SOURCE DOCUMENT:

Maol Milscothach d'eis a bó

itir Chlartha ocus Chló.

Massa neach uaibh rug a bhú.

Nicon marfot a ócu.

A óca batar.

('Maol Milscothach lost his cattle,

between Clártha and Cló.

If it was one of you who took them away,

his warriors will not survive

"O you warriors" ')

The Annals of the Four Masters for 1544 A.D. states- Rory O'Melaghlin was slain at Clartha, by Richard Dalton and his kinsmen, in a nocturnal assault; and it was for the interests of Kedagh O'Melaghlin they committed this slaughter, (Rudhraighe Ó Maoíleachlainn do mharbhadh h-i c-Clartha lá Risderd Dalatún, & lá a bhraithribh ar amus oidhche, & as ar mhaith do Chédach Ua Maoíleachlainn do-rónsat an marbhadh íshin).

On 8 December 1600 Queen Elizabeth I of England granted pardons to the following residents of Clare townland for fighting against the Queen's forces- Robert Tuite, Gillemorey O'Greadie, Teig O'Connor, Redmund Magroice, Tibbott Dalton, Phillme Dalton, Shane mac Morish Dalton, Patrick Duffe O'Machaghane, Brian boye O'Dirrevane and Simon Tuite and on 13 November 1602 she also pardoned the following Clare residents for the same offence- Donill O'Carbry, Moyllmory O'Cluane, Edmund Tuite, James Tuite and William McShane buye.

The owner of the townland from 1625 to 1650 was the Protestant bishop of Meath, Anthony Martin (bishop), and the townland remained in the ownership of the Bishops of Meath until the 20th century.

The Down Survey 1656 map of Killare parish depicts the townland as Clare and shows Clare Castle.

The 1659 Pender's Census of Ireland gives a population of 40 adults over the age of 15 in Clare townland, all of whom were Irish, (in general the percentage of the Irish population aged under 15 runs at about 20% so the total population in 1659 would have been about 48).

The Clare Valuation Office books are available for 1840-1841.

Items from a labeling collection

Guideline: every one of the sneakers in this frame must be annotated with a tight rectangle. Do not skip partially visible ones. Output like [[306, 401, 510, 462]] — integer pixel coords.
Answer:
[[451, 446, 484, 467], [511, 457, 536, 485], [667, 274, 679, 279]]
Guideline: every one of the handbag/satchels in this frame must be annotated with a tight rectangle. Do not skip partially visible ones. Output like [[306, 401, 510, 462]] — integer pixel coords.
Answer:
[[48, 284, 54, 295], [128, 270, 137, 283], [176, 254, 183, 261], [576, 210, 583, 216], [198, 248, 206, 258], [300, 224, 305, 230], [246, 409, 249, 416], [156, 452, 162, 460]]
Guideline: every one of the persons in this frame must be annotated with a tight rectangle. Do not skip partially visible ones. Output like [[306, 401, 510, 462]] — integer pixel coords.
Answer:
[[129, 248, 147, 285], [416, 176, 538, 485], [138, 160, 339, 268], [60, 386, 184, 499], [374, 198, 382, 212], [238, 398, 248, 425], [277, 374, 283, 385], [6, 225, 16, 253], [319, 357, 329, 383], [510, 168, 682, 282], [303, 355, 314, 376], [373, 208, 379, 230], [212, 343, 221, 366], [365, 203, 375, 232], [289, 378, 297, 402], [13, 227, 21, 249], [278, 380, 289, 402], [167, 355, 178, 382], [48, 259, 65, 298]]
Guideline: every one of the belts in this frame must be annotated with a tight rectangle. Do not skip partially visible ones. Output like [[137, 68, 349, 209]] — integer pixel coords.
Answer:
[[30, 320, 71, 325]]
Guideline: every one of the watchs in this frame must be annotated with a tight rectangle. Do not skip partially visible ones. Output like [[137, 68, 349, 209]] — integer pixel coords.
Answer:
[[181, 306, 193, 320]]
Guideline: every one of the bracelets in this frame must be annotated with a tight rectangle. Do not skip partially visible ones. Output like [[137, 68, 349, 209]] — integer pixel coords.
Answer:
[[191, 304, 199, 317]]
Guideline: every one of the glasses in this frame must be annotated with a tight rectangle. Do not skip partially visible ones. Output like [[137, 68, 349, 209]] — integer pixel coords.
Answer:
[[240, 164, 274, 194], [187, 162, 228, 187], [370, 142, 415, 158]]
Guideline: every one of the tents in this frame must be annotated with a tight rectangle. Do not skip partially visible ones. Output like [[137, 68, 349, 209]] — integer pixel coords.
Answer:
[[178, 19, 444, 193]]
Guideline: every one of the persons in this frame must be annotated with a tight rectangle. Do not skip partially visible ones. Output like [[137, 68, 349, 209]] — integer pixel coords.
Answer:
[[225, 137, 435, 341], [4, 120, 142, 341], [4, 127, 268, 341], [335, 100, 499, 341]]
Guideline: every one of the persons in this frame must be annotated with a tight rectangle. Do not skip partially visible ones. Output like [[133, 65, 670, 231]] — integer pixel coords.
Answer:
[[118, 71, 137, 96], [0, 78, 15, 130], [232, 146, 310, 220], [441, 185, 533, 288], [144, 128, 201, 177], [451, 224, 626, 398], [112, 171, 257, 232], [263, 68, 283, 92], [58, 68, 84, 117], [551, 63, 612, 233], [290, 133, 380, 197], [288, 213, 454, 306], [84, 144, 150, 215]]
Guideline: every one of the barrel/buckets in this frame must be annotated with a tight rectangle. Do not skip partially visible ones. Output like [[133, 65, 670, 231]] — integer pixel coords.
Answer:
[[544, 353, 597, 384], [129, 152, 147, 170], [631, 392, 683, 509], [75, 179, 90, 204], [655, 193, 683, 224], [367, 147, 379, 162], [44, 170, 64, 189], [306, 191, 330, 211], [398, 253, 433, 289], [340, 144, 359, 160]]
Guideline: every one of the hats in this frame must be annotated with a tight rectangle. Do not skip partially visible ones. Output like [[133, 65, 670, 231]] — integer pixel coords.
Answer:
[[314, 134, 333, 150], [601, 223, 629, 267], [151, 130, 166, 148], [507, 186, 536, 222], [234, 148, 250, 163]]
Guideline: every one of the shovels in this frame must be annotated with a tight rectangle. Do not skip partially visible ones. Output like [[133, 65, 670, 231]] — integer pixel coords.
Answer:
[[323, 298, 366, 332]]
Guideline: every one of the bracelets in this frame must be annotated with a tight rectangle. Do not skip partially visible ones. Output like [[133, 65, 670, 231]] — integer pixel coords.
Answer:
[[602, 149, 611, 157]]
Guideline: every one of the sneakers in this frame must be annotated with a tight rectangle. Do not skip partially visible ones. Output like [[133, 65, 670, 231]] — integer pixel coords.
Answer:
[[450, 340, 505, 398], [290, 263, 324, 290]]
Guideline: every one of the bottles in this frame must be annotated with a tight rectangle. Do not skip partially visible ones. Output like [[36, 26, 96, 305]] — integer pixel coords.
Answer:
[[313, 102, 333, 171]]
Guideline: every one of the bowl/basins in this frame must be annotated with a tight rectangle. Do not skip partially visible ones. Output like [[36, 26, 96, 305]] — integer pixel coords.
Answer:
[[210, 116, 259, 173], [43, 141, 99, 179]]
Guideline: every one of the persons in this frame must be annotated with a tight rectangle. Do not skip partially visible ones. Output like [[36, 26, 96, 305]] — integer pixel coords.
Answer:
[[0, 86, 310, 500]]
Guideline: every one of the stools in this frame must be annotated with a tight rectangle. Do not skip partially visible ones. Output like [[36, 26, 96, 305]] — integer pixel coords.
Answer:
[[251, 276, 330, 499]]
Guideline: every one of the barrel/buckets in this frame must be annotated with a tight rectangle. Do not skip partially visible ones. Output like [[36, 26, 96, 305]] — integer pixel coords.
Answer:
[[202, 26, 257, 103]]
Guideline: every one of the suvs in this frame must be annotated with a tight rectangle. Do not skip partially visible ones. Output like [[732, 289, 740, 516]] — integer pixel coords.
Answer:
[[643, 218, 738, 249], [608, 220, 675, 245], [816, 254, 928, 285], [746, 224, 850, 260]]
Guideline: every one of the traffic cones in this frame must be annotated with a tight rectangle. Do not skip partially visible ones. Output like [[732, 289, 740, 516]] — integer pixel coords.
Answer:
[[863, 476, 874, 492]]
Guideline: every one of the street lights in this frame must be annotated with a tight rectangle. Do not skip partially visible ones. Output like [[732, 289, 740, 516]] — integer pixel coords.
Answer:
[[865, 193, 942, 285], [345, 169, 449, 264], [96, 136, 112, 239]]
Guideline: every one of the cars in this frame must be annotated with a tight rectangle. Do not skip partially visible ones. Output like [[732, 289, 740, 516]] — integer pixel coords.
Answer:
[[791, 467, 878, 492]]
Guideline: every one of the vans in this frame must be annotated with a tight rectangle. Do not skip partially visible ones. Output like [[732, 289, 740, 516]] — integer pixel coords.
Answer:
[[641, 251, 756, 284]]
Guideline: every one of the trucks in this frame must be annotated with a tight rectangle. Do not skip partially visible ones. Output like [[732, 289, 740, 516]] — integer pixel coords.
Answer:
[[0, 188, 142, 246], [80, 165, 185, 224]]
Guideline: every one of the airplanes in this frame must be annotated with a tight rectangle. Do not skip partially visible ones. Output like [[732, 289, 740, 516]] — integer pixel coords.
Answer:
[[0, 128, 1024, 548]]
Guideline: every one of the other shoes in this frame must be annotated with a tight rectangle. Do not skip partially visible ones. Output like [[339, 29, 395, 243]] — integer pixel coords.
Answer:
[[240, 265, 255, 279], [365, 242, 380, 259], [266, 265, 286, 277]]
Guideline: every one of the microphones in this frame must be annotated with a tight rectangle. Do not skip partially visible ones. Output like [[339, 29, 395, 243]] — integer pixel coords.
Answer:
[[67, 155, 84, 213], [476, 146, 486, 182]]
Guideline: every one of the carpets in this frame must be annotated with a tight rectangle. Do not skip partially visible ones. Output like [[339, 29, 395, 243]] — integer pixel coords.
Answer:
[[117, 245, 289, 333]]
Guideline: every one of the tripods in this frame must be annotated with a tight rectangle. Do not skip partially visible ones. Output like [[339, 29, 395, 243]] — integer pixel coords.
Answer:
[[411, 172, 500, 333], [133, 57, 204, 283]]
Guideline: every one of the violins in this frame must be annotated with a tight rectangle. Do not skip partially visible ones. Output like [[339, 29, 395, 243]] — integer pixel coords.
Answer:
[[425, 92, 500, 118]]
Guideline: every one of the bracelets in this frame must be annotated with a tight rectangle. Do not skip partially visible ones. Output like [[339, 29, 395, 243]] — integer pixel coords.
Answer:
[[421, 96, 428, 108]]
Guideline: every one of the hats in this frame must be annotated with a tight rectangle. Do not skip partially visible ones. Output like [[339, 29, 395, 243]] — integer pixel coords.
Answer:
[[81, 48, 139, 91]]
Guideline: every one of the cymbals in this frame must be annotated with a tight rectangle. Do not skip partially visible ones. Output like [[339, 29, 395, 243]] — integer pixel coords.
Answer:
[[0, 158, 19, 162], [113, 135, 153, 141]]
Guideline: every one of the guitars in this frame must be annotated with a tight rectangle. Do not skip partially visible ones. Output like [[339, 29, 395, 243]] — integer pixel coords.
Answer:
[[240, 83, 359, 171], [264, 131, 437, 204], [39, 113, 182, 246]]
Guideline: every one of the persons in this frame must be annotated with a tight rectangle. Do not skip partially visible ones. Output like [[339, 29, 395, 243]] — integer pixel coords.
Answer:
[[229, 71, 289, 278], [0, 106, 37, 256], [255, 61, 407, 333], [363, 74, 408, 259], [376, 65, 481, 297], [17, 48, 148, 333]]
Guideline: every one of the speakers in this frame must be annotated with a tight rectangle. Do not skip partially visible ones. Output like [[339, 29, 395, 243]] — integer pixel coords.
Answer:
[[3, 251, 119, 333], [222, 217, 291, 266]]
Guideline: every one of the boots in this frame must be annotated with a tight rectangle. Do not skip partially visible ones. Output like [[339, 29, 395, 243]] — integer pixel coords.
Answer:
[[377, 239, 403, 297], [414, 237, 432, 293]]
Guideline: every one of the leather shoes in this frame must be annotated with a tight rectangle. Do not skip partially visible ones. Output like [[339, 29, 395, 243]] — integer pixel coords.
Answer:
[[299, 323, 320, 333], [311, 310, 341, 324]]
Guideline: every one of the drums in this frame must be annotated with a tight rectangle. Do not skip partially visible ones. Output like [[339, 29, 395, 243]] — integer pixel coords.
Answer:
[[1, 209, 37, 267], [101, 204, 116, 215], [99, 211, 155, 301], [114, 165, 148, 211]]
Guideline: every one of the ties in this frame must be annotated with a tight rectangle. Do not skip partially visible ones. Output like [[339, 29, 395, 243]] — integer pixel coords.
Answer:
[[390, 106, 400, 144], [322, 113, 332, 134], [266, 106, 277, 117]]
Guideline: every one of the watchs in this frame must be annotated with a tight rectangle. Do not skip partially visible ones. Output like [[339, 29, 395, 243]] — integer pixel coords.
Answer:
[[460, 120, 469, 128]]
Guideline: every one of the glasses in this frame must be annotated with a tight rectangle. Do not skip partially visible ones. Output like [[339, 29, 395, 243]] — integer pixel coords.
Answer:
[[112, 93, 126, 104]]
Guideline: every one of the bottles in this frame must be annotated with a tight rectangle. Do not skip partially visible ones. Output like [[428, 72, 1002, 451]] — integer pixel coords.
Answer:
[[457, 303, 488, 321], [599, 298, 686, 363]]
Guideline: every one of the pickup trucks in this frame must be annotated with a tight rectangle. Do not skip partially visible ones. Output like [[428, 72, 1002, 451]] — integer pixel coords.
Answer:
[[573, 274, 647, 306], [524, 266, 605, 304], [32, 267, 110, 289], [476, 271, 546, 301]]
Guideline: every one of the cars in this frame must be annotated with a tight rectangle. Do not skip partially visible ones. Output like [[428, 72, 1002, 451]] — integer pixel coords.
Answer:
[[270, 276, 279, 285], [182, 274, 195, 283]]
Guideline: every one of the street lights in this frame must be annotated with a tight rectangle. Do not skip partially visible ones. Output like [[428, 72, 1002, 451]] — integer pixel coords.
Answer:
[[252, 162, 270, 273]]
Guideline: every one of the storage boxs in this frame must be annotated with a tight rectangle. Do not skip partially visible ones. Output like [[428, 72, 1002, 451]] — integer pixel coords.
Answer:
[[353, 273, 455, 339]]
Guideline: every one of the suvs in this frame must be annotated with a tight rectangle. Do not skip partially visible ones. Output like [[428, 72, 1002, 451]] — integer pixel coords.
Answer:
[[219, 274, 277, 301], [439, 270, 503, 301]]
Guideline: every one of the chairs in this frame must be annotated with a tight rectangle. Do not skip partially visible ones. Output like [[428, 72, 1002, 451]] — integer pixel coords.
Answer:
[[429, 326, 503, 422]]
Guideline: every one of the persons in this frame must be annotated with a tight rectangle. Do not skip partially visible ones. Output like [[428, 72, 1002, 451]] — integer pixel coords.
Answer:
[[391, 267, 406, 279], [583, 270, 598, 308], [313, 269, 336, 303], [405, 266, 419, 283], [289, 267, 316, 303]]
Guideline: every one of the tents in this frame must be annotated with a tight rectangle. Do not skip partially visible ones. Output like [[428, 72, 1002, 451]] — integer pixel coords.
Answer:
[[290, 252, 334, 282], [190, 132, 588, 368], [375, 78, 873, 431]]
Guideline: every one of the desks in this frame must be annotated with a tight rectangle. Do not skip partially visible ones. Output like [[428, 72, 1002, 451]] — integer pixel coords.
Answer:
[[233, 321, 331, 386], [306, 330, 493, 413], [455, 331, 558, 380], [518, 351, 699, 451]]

REQUIRED WORK:
1. From the passage on Clare townland, list every resident who was pardoned on 13 November 1602.
2. Reproduce the entries verbatim, starting at the first line of the entries and ending with, and including, the line containing "[[191, 304, 199, 317]]".

THE RESULTS:
1.
Donill O'Carbry
Moyllmory O'Cluane
Edmund Tuite
James Tuite
William McShane buye

2.
Guideline: every one of the sneakers in this frame must be annotated with a tight rectangle. Do not skip partially visible ones. Output like [[306, 401, 510, 462]] — integer pixel coords.
Answer:
[[451, 446, 484, 467], [511, 457, 536, 485], [667, 274, 679, 279]]
Guideline: every one of the handbag/satchels in this frame must be annotated with a tight rectangle. Do not skip partially visible ones. Output like [[306, 401, 510, 462]] — integer pixel coords.
Answer:
[[48, 284, 54, 295], [128, 270, 137, 283], [176, 254, 183, 261], [576, 210, 583, 216], [198, 248, 206, 258], [300, 224, 305, 230], [246, 409, 249, 416], [156, 452, 162, 460]]
Guideline: every one of the persons in this frame must be annotated with a tight rectangle. Do not skip partially visible ones. Output like [[306, 401, 510, 462]] — integer pixel coords.
Answer:
[[129, 248, 147, 285], [416, 176, 538, 485], [138, 160, 339, 268], [60, 386, 184, 499], [374, 198, 382, 212], [238, 398, 248, 425], [277, 374, 283, 385], [6, 225, 16, 253], [319, 357, 329, 383], [510, 168, 682, 282], [303, 355, 314, 376], [373, 208, 379, 230], [212, 343, 221, 366], [365, 203, 375, 232], [289, 378, 297, 402], [13, 227, 21, 249], [278, 380, 289, 402], [167, 355, 178, 382], [48, 259, 65, 298]]
Guideline: every one of the belts in this frame must be annotated with a tight rectangle. Do not skip partially visible ones. Output like [[137, 68, 349, 209]] — integer pixel coords.
Answer:
[[30, 320, 71, 325]]
Guideline: every one of the watchs in this frame must be annotated with a tight rectangle. Do not skip partially visible ones. Output like [[137, 68, 349, 209]] — integer pixel coords.
Answer:
[[181, 306, 193, 320]]
Guideline: every one of the bracelets in this frame must be annotated with a tight rectangle. Do not skip partially visible ones. Output like [[137, 68, 349, 209]] — integer pixel coords.
Answer:
[[191, 304, 199, 317]]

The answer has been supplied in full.